Our LF came charging in on a short pop up, made the catch, took 4 steps and did a shoulder roll and quickly popped up, on way up, the ball came out of her mitt and hit the grass, catch or no?
Not a catch. Fielder must demonstrate control and/or voluntary release of the ball or have possession long enough to demonstrate control. If immediately after the catch the fielder collides with another fielder, the fence etc or falls to the ground and loses control of the ball it is not a catch.
I kind of figured that, coach was arguing it was a transfer. What would happen if the LF caught a easy fly ball For third out, then Started to jog in and ball fell out of the glove after 2-3 steps, would you call that a catch?
I kind of figured that, coach was arguing it was a transfer. What would happen if the LF caught a easy fly ball For third out, then Started to jog in and ball fell out of the glove after 2-3 steps, would you call that a catch?
Question, from your description I am envisioning an outfielder on a dead run going after a ball and is out of control when they catch the ball and ultimately goes to the ground losing control of the ball. Is that what happened?
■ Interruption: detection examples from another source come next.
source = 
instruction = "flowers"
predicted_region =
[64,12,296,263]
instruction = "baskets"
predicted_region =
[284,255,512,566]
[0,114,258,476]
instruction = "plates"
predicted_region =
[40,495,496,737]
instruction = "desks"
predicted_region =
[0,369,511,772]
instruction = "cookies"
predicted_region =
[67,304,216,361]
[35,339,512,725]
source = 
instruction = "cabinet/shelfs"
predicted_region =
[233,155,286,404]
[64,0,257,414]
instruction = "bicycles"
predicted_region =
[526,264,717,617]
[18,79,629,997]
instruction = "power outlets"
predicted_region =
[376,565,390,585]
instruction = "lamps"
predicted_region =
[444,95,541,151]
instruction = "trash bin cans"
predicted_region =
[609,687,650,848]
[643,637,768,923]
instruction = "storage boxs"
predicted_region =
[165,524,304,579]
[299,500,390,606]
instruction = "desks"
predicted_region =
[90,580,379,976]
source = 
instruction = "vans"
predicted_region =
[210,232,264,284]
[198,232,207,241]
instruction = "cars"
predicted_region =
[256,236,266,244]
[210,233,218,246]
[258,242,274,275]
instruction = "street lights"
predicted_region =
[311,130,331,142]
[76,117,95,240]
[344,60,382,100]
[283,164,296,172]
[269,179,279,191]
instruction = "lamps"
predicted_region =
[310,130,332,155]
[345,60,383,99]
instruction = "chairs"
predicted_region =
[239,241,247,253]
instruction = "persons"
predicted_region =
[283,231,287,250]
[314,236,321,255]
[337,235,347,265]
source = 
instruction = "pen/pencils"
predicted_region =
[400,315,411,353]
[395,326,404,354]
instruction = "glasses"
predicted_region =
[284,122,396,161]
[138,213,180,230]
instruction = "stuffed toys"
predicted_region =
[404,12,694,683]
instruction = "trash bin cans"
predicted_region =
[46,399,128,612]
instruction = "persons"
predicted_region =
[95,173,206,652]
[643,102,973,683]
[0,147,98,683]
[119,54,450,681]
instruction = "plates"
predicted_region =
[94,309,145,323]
There is a case play covering what you described in your 2nd post. It talks about a fielder that catches a ball and while jogging off the field trips over 3rd base falling and drops the ball. In that case they consider it a caught ball since the fielder demonstrated control of the ball for a sufficient period of time. But, if the fielder is still out of control running and going to the ground and loses the ball, that is not a catch.
If the extra steps and shoulder roll were all seen by the umpire as part of the act of catching the ball, I can see why it wasn't ruled a catch. Someone catching a ball, demonstrating control, and then tripping while jogging isn't the same thing.
I still do not understand how the ground cannot cause a fumble, but it can cause an incomplete pass. Same action, different players, different results. But I digress ...
I’m tending to agree with @Comp , but I could be convinced otherwise with video.
As for “the transfer” ... the catch must be made and completed first.